Division of Cytogenetics, National Institute of Genetics, Mishima, 1111 Yata, Mishima 411-8540, Japan.
Biochem Biophys Res Commun. 2012 Oct 12;427(1):143-7. doi: 10.1016/j.bbrc.2012.09.027. Epub 2012 Sep 16.

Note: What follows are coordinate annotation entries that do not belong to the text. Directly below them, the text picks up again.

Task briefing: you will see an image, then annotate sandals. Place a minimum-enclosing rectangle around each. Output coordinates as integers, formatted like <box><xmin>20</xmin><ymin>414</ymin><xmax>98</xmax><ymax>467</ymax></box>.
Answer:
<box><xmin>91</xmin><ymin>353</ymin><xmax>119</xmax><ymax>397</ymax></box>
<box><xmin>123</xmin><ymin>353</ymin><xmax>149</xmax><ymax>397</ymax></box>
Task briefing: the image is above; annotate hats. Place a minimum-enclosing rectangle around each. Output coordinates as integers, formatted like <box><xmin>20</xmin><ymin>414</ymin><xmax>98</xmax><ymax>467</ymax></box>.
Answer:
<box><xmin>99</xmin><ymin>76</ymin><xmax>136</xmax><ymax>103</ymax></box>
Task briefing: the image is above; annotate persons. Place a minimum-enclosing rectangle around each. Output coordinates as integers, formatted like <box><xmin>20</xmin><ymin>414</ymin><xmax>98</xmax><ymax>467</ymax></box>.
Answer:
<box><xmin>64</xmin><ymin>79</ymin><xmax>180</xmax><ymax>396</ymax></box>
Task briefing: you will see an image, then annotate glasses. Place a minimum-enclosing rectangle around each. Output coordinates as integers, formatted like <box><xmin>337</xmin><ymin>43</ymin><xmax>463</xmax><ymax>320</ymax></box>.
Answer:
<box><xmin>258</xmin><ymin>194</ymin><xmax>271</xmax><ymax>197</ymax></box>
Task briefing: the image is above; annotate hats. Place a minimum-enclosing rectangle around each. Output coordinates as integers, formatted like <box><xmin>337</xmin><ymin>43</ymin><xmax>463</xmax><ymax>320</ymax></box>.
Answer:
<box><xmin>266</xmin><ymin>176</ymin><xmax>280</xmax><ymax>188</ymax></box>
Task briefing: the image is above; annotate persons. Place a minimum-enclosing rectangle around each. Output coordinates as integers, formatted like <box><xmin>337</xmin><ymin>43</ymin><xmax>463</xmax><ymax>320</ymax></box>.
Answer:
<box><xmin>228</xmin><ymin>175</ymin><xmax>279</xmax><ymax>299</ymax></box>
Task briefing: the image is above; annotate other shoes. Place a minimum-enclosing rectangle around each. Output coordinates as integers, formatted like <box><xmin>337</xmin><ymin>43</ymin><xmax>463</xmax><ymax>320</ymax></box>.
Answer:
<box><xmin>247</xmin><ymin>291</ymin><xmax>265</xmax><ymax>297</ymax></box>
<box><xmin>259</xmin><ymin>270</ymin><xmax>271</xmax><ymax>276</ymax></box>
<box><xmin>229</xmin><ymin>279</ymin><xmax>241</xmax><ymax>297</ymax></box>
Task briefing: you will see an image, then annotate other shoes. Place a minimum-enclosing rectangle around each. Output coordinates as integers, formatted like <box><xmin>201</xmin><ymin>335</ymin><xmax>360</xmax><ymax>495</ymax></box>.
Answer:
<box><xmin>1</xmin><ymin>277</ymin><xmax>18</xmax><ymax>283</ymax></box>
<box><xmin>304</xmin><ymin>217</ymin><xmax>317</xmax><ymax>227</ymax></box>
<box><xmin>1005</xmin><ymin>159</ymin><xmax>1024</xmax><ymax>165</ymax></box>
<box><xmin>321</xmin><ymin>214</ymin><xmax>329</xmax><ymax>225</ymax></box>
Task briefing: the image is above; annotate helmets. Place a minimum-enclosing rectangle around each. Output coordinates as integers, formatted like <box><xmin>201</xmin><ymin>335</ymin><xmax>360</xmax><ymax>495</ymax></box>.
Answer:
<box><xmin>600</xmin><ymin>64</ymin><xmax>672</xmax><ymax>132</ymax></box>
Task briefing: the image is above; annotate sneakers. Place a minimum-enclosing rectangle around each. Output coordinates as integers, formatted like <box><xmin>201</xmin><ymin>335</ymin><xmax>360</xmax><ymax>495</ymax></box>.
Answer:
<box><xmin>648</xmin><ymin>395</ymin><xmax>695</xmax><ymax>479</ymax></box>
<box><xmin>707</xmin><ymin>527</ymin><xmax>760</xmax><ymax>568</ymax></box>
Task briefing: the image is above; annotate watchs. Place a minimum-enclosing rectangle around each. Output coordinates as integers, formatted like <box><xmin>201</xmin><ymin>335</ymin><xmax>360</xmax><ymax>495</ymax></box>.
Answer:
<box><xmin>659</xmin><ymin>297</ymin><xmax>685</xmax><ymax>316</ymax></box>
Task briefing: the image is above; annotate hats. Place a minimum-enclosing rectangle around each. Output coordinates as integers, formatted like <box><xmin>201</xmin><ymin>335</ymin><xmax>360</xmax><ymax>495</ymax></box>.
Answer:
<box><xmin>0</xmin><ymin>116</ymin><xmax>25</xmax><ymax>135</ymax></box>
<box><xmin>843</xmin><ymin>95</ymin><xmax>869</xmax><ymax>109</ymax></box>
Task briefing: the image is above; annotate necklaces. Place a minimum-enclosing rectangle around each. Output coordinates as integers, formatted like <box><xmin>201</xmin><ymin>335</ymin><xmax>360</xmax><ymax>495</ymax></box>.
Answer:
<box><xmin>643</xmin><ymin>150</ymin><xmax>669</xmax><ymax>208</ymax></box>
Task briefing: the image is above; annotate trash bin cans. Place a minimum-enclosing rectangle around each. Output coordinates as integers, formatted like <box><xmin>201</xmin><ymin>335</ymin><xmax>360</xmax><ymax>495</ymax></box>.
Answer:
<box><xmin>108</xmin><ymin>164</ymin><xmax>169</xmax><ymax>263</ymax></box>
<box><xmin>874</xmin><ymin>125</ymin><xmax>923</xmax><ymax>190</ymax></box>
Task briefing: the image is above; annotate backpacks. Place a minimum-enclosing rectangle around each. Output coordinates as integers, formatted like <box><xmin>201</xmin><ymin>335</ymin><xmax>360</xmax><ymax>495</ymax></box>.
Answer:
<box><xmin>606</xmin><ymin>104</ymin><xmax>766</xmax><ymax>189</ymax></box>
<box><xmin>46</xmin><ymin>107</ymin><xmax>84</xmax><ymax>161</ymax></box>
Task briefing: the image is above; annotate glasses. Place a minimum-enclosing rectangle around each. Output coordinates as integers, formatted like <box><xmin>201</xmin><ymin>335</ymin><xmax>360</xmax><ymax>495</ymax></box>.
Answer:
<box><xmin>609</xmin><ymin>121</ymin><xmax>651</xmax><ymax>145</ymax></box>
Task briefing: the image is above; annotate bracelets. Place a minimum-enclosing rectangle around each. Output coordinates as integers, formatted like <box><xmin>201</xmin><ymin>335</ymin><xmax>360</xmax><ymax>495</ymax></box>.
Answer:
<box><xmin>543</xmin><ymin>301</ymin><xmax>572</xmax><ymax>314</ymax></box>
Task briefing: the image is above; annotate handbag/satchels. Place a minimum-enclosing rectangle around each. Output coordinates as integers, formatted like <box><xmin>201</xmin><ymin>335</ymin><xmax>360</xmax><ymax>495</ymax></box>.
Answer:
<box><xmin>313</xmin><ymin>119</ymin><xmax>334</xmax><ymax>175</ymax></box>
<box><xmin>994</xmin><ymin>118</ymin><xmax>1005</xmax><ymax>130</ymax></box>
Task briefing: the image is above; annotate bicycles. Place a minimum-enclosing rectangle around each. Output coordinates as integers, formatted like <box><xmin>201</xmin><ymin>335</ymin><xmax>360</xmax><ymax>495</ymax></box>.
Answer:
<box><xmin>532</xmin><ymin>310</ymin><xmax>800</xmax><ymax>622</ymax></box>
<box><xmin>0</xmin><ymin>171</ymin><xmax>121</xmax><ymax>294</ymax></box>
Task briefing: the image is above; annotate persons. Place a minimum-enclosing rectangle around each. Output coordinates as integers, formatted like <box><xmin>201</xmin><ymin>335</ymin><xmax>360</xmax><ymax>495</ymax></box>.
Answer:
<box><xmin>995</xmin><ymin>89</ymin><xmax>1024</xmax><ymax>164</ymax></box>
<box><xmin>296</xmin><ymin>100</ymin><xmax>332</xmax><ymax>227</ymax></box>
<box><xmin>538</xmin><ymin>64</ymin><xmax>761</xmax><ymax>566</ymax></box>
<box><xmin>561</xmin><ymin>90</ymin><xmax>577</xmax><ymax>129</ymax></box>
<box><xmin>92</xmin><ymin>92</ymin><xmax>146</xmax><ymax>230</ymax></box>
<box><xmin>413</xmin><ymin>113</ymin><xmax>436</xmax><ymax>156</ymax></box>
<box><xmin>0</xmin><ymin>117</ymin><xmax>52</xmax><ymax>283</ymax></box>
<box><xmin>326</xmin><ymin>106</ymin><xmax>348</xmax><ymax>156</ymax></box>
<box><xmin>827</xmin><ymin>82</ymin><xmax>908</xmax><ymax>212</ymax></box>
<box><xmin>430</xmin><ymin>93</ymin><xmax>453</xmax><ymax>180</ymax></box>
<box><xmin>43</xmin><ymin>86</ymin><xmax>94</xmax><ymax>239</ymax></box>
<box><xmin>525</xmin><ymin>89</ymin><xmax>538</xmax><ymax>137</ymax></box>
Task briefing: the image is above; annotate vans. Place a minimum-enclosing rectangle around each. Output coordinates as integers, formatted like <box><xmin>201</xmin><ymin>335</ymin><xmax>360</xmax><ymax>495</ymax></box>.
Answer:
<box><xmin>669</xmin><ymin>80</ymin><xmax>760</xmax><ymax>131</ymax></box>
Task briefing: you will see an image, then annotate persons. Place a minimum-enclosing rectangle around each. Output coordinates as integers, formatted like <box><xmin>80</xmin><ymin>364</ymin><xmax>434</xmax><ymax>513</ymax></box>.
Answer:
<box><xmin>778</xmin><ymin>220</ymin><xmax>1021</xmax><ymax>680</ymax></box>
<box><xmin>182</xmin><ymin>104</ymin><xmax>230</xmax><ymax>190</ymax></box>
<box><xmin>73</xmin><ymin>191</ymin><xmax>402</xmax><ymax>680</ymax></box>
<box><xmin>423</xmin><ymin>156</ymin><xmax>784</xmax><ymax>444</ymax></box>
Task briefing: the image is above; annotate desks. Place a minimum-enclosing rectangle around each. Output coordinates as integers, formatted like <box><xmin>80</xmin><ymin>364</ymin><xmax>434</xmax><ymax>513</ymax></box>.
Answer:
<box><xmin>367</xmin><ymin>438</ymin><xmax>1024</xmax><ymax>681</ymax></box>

Ago1, an effector protein of RNA interference (RNAi), regulates heterochromatin silencing and cell cycle arrest in fission yeast. However, the mechanism by which Ago1 controls cell cycle checkpoint following hydroxyurea (HU) treatment has not been elucidated. In this study, we show that Ago1 and other RNAi factors control cell cycle checkpoint following HU treatment via a mechanism independent of silencing. While silencing requires dcr1(+), the overexpression of ago1(+) alleviated the cell cycle defect in dcr1Δ. Ago1 interacted with the mRNA export factor, Ptr1. The ptr1-1 mutation impaired cell cycle checkpoint but gene silencing was unaffected. Genetic analysis revealed that the regulation of cell cycle checkpoint by ago1(+) is dependent on ptr1(+). Nuclear accumulation of poly(A)(+) RNAs was detected in mutants of ago1(+) and ptr1(+), suggesting there is a functional link between the cell cycle checkpoint and RNAi-mediated RNA quality control.
AGO1,RNA 干扰(RNAi)的效应蛋白,调节有丝分裂酵母中的异染色质沉默和细胞周期停滞。然而,AGO1 如何在羟基脲(HU)处理后控制细胞周期检查点尚不清楚。在这项研究中,我们表明 AGO1 和其他 RNAi 因子通过一种不依赖沉默的机制控制 HU 处理后的细胞周期检查点。虽然沉默需要 dcr1(+),但 ago1(+)的过表达缓解了 dcr1Δ 的细胞周期缺陷。AGO1 与 mRNA 输出因子 Ptr1 相互作用。ptr1-1 突变会损害细胞周期检查点,但基因沉默不受影响。遗传分析表明,ago1(+)对细胞周期检查点的调节依赖于 ptr1(+)。AGO1 和 ptr1(+)突变体中检测到多(A)(+) RNA 的核积累,表明细胞周期检查点和 RNAi 介导的 RNA 质量控制之间存在功能联系。